Uma coisa é uma comunicação escrita rápida,
informal, outra muito diferente é o texto de uma proposta de negócios, um
relatório técnico, uma crônica, uma notícia de jornal, um comentário político,
enfim, uma comunicação formal. Este tipo de comunicação requer uma redação que
se enquadre nas regras do idioma. Por esta razão, todo profissional, mesmo que
não tenha grau universitário, precisa saber escrever corretamente.
Em minha longa vida de trabalho, observei que os
profissionais que se expressavam corretamente por escrito levavam vantagem
sobre colegas que, embora no mesmo nível técnico, não tinham essa habilidade.
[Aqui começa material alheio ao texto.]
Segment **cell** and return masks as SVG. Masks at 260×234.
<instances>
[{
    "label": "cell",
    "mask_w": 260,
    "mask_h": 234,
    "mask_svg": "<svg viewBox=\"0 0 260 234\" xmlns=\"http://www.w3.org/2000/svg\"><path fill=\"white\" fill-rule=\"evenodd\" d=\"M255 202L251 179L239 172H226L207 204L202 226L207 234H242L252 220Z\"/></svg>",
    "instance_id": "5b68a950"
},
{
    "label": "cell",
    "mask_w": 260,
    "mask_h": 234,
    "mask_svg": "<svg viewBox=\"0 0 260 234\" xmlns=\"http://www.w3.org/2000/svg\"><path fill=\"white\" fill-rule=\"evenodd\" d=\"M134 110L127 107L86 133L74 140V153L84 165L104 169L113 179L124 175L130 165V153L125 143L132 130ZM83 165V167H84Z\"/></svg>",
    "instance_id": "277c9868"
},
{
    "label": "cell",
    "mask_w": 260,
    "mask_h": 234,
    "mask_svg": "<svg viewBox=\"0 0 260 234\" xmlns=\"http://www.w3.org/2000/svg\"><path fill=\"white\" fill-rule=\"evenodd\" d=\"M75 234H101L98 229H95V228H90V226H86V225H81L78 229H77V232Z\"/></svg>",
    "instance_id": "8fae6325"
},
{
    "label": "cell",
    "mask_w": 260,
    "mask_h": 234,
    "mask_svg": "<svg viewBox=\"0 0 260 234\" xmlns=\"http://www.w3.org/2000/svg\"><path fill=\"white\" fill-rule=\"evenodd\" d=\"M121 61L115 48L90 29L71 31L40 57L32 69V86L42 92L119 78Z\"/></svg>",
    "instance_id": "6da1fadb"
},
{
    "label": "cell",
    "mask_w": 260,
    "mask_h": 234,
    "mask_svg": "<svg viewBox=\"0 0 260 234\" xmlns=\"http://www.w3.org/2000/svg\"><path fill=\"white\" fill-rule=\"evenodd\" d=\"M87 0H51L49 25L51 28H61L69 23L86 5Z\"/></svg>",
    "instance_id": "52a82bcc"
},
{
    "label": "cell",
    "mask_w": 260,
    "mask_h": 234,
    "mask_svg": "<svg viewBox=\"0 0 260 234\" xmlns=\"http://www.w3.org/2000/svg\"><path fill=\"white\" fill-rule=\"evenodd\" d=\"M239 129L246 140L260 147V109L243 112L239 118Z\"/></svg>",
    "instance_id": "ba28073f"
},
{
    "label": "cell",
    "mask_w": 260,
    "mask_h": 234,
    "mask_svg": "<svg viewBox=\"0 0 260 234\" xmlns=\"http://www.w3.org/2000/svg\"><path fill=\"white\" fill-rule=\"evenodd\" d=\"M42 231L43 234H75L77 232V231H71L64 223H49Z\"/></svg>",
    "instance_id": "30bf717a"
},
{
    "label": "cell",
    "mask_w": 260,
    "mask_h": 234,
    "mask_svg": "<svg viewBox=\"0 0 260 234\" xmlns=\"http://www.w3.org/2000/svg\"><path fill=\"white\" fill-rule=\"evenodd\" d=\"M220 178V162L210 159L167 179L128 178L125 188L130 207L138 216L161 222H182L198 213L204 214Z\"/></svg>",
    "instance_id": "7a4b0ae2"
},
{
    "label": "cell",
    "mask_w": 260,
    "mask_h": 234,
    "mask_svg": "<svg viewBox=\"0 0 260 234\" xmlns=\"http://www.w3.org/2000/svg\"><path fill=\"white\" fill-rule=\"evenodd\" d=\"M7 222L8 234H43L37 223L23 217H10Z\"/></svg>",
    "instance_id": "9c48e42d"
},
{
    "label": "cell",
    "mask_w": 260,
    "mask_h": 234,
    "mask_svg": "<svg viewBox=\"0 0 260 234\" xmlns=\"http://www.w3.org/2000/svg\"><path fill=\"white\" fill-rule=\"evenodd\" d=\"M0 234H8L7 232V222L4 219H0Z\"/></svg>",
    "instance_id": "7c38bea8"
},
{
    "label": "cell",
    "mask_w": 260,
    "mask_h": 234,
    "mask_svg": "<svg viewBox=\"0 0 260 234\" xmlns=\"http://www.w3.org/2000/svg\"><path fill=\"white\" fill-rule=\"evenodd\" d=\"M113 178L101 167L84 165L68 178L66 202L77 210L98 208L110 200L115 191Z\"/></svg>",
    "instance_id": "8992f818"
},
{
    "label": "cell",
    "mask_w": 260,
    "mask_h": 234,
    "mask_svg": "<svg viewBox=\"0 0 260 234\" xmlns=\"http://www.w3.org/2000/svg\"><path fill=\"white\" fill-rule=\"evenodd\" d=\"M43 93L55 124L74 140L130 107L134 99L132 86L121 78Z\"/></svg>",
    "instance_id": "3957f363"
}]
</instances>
As
atividades normais do trabalho, até as científicas, requerem competência redacional
para a elaboração de apresentações, relatórios, propostas comerciais e planos
empresariais.
Em suma, a comunicação eficaz, hoje em dia, requer
o uso de mensagens eletrônicas informais, com abreviações ou não, por sua agilidade,
rapidez, e por poder ser feita mediante dispositivos portáteis. Por outro lado, quando
formal, a comunicação eficaz requer o uso de textos técnicos ou de negócios redigidos
corretamente.
Dentre os profissionais igualmente competentes no que fazem, aqueles que têm boa redação valem mais.